Brandis u. s. notes on this topic another difference which shews itself between the Topics and the Rhetoric, that whereas in the former the σύστοιχα are usually (not always) added to the πτώσεις in the treatment of it, they are here omitted, and the grammatical form of co-ordinates alone taken into account.

The use of the topic as a dialectical argument is abundantly illustrated in the Topics, in very many places, as may be seen by consulting Waitz's Index ad Organon, s. v. The principal passage on the subject is Top. B 9,—where the πτώσεις, the grammatical co-ordinates, are properly subordinated to the more extensive σύστοιχα, things which are logically co-ordinate, 114 b 34. The latter are exemplified by δικαιοσύνη, δίκαιος, δίκαιον, δικαίως. Compare A 15, 106 b 29, on the application of them to ambiguous terms, πλεοναχῶς λεγόμενα, also Γ 3, 118 a 34, Δ 3, 124 a 10, and the rest, which indicate their various applications1.

Cicero, Top. IV 12, comp. IX 38, illustrates coniugata, which is his name for Ar.'s πτώσεις, by sapiens, sapienter, sapientia; and the argument from it by, Si compascuus ager est, ius est compascere. Haec verborum coniugatio, he says, συζυγία dicitur: on which Spengel (Specim. Comm. in Ar. Lib. II 23, Heidelb. 1844) remarks, “Non Aristotelem qui semper συστοιχίαν dicit, sed posteriores, in primis Stoicos, intelligit.” In de Or. II 40. 167, they are called coniuncta.

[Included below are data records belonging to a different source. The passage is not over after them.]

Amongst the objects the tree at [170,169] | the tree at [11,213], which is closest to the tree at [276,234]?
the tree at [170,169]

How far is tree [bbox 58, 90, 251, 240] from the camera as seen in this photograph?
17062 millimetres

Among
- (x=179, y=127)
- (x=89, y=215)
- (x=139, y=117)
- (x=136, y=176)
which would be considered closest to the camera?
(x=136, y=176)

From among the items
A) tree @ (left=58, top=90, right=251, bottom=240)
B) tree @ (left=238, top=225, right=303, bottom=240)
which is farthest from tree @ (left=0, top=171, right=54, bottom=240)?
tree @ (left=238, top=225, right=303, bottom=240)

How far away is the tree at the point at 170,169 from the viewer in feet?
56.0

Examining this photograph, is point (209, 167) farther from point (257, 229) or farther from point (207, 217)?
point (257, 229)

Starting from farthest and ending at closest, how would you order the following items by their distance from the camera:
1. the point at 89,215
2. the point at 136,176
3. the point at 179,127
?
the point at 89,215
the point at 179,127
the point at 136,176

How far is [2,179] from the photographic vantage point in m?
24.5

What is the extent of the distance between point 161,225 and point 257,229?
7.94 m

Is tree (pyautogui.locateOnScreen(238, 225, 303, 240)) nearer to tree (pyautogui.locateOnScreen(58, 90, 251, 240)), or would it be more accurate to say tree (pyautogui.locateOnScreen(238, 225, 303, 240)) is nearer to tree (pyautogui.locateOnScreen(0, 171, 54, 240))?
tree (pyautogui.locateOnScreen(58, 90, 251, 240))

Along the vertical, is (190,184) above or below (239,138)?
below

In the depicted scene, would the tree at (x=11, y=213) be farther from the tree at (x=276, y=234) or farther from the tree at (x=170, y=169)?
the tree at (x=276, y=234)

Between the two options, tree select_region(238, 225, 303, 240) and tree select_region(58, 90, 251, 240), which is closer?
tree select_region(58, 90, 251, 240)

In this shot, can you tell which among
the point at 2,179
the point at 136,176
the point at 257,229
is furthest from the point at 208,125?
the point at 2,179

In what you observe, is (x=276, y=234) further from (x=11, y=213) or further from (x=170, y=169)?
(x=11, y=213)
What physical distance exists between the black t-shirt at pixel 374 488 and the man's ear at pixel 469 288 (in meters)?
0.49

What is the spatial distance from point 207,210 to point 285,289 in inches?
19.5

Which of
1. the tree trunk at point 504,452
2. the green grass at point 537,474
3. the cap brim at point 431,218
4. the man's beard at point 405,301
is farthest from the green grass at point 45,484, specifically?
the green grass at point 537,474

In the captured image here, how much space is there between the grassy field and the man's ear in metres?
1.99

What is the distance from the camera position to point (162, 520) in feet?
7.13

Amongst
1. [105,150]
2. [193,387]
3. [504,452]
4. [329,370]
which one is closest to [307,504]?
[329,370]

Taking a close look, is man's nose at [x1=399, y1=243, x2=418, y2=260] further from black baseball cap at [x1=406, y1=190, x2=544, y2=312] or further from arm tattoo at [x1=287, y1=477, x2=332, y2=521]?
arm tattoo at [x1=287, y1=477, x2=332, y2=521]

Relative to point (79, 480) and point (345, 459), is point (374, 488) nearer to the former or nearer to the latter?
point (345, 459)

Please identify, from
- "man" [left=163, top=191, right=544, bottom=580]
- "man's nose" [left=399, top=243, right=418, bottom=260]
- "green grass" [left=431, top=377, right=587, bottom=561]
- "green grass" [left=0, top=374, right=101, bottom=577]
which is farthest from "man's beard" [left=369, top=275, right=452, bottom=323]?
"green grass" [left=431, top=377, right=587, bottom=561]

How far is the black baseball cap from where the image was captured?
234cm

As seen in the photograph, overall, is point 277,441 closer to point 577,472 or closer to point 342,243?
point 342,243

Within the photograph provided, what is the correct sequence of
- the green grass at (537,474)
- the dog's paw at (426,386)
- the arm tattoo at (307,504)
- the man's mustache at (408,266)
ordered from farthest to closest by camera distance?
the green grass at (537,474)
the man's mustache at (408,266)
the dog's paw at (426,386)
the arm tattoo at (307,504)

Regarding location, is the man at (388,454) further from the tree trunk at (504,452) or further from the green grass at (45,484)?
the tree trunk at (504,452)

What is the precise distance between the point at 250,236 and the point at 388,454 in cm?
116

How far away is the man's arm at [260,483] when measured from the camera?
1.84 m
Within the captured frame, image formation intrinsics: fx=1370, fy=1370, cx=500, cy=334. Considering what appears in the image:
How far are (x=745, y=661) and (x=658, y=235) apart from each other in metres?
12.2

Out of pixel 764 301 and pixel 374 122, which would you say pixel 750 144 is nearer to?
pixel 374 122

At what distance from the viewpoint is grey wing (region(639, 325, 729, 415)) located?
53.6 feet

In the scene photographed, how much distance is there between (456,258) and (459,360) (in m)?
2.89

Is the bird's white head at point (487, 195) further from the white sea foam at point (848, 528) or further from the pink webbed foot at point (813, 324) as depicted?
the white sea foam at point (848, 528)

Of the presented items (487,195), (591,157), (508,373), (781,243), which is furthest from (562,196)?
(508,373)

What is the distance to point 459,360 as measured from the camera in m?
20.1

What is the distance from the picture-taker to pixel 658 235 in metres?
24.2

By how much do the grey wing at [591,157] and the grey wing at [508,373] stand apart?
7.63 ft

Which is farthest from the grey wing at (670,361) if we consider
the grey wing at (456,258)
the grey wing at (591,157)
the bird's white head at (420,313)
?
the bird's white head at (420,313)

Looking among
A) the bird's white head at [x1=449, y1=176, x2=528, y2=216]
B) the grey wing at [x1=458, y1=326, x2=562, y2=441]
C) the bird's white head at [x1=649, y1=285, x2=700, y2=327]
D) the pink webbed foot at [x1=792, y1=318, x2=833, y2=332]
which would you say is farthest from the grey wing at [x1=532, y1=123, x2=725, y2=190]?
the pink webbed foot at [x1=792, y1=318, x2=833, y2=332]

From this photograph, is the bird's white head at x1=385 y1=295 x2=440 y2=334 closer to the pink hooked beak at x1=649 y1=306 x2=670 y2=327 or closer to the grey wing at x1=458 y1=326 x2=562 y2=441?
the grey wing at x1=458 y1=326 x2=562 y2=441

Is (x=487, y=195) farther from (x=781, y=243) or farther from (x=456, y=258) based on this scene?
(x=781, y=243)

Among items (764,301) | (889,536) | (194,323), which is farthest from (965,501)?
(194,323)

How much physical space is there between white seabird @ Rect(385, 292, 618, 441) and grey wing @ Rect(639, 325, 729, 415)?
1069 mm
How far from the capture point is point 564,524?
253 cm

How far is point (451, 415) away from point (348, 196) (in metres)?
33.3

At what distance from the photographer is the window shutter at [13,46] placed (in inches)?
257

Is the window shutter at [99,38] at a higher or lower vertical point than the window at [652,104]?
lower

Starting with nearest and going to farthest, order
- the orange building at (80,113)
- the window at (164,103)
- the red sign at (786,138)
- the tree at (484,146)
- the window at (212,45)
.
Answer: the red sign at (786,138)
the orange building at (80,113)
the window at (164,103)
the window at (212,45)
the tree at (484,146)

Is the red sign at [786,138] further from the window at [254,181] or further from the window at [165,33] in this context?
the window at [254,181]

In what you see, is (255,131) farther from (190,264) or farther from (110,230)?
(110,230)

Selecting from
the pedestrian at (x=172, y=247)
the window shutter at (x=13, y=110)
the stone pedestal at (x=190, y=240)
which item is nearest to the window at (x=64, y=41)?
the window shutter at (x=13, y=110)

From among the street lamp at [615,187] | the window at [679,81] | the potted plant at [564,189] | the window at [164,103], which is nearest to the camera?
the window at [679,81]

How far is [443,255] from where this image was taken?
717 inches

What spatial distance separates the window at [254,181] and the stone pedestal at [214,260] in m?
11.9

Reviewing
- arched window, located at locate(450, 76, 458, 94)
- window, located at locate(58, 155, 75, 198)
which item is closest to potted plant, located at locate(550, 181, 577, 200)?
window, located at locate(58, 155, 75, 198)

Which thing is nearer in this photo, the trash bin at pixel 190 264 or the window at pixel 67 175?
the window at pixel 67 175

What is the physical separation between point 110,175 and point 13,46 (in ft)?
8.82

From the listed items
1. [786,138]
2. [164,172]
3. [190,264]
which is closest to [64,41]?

Quintilian, who treats the topic with some contempt as hardly deserving of notice, has, Inst. Orat. V 10. 85, His illud adiicere ridiculum putarem, nisi eo Cicero uteretur, quod coniugatum vocant: ut, Eos, qui rem iustam faciant iuste facere, quod certe non eget probatione; Quod compascuum est compascere licere (from Cicero).

1 If I am not mistaken ὅμοιαι πτώσεις is a misnomer. If πτώσεις are the various inflexions—declensions in an extended sense—of a root-word, the term must be confined to the changes of the terminations: in these appears, not similarity, but difference: the similarity lies, not in the terminations, but in the idea or root common to all the varieties: ‘similar’ therefore, though it may very well be predicated of the σύστοιχα, is not properly applied to πτώσεις.